时间:2023-05-28  来源:  作者:择日北飞
“奴婢、奴婢是问出了一句话,可是、可是……”
“说!你这老货皮痒了是吧?再不好好说话,朕让人给你松松骨头。”
张鲸暗叹一句,心中暗道,这可是皇上硬逼着杂家说的,谁也不能怪杂家。
“老奴对那些散播谣言的人都问了一遍,结果他们全都提到了一个人……”看到朱翊钧怒瞪过来,张鲸不再犹豫:“他们都提到一个郑、郑公子!”
说完,张鲸舒了口气,说出来轻松多了。
果然,如张鲸预料中的一样,朱翊钧并没有马上发火,整个大明朝姓郑的多了去了,郑公子也何止千万,但是在京城提起郑公子,让人第一个想起的便是郑贵妃的哥哥郑国泰!
另外,张鲸之所以不想提起这个茬,是因为他想的更多一些。这件事谁也没想到会引起群臣这么大的反弹,但是抛开这个“意外”不说,假如谣言真是郑国泰找人散播的,那么他目的何在?
答案可能会很简单,郑家在求恤典未果但却得到了恩赏的情况下,他们是不是看到了郑家出个皇后的希望?那么制造谣言也就顺理成章了,一是为郑贵妃探路,二是假如皇上真有此意,也许会顺水推舟就这么做了!
从这点分析,郑家非常可疑!
朱翊钧显然也想到了这点,只是皱着眉头考虑了片刻,便一脚踹翻了张鲸,怒吼道:“你这老货,真是越活越回去了,这么明显的栽赃都看不出来吗?那些货郎和手艺人估计是听说朕宠爱郑贵妃的事情,便编排了这个谣言……”

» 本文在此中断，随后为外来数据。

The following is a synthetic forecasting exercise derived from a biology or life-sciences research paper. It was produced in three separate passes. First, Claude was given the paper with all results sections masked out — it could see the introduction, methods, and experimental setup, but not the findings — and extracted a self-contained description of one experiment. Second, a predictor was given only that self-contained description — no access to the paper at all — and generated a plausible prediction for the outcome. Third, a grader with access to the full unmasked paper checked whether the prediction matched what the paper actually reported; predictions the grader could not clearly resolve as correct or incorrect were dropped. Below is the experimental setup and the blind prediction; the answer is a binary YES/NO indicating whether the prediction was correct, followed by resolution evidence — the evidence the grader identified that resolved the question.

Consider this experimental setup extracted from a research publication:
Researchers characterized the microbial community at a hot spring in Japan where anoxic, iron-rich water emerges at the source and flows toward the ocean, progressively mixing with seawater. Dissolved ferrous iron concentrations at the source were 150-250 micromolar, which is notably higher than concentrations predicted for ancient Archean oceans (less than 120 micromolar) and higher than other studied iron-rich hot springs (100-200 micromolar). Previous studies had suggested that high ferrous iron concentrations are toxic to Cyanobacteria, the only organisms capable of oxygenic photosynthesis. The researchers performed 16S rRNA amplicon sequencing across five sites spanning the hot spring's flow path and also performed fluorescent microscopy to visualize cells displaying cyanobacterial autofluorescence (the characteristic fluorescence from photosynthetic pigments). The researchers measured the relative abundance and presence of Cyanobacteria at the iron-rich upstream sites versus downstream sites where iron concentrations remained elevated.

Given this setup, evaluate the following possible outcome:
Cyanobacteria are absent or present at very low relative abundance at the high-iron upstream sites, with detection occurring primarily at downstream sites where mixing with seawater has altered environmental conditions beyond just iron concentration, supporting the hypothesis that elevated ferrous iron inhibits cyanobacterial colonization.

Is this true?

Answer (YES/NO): NO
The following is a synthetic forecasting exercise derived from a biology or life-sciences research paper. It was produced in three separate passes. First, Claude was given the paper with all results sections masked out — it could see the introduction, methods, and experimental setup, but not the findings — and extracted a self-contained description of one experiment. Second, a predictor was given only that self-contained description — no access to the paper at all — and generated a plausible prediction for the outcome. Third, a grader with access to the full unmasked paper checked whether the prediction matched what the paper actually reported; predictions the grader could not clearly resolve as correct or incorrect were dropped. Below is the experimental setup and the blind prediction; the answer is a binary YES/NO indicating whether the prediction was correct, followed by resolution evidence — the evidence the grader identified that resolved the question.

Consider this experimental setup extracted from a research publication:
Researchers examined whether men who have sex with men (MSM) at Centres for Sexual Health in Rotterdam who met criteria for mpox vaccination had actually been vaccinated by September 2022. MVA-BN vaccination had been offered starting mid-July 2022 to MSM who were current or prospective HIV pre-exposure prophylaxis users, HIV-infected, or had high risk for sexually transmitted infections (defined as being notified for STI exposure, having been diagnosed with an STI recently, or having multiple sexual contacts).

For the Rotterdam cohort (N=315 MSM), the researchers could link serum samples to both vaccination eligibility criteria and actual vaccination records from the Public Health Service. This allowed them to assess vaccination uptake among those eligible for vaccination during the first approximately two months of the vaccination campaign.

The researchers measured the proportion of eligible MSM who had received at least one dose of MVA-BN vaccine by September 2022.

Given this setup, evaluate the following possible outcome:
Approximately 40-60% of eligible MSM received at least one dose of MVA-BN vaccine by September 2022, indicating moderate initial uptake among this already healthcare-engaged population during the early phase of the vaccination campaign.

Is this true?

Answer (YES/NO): NO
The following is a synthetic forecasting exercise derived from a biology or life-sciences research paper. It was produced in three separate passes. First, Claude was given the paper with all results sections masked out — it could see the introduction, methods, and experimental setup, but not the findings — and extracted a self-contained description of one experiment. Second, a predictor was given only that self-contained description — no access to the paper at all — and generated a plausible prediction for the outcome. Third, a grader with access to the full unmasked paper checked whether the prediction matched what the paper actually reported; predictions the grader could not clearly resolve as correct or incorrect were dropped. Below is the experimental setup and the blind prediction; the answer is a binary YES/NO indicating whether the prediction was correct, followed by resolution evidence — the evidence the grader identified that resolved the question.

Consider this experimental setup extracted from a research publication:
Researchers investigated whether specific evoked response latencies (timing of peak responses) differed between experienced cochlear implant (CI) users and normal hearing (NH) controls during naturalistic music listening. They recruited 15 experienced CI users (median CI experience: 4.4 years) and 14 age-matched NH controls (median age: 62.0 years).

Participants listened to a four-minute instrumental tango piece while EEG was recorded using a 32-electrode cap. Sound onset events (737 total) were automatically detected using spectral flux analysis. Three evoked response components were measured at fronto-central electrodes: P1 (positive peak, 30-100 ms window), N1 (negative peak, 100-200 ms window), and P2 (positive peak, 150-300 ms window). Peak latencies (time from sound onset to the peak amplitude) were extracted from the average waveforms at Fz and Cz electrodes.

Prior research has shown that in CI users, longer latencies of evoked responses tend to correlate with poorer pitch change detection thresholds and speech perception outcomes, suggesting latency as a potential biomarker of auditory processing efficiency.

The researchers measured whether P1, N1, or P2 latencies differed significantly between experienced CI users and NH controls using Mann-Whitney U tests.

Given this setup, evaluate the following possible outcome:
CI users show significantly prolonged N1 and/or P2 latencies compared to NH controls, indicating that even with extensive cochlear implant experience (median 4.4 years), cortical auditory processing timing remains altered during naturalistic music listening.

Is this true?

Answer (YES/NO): YES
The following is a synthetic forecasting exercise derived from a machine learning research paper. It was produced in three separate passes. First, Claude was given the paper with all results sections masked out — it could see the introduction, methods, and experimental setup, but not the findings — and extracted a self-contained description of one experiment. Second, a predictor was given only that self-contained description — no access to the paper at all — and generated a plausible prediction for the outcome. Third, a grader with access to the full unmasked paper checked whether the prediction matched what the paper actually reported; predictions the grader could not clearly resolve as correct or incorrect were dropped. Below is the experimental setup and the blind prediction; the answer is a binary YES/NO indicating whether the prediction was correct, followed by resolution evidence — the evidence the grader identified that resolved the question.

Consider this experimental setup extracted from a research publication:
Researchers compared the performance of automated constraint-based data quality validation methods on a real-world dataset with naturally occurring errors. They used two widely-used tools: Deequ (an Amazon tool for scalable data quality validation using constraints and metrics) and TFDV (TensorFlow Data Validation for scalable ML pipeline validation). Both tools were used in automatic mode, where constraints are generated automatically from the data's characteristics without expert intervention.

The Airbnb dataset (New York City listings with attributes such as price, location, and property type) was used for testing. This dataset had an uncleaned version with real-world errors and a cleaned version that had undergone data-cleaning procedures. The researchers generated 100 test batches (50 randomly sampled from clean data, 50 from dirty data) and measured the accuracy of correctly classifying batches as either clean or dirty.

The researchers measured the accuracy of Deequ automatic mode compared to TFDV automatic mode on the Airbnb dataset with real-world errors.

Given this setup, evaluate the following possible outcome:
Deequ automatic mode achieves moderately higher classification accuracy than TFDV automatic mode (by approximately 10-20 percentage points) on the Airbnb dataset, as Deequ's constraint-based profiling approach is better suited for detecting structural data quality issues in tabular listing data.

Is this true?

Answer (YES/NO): NO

“对、对,万岁爷,老奴也是这么想的!这帮该死的家伙,平日里没事就爱编排些无中生有的事情,搅得街坊四邻不得安生,真是该死!”张鲸没等朱翊钧说完,也顾不得是否失礼,抢着说道。
皇上只要有这方面的想法就行了,这些话当然应该他来说。
“你还有事?”朱翊钧瞥了张鲸一眼,压抑着怒火问道。
张鲸一个激灵,反应过来:“没、哦不,有,东厂那边还有事需要奴婢处理一下,万岁爷要是没有什么吩咐,奴婢就去东厂了。”
他明白自己改怎么做了,这事可不能传出去。
“那还不赶紧滚蛋!”
“是、是,奴婢这就去、这就去。”说完,张鲸爬起来,一溜烟消失在东暖阁。
一个近侍悄悄的走到跪在乾清门外的申时行身边,低声耳语了几句,然后便匆匆而去。
申时行听完,眉头凝成了“川”字。吩咐一声把其他的几位阁臣和部院大佬们召集过来,低声对带着疑惑的几人解释道:“皇上下旨,以私出皇宫之名,要罚皇长子去安乐堂思过一个月!”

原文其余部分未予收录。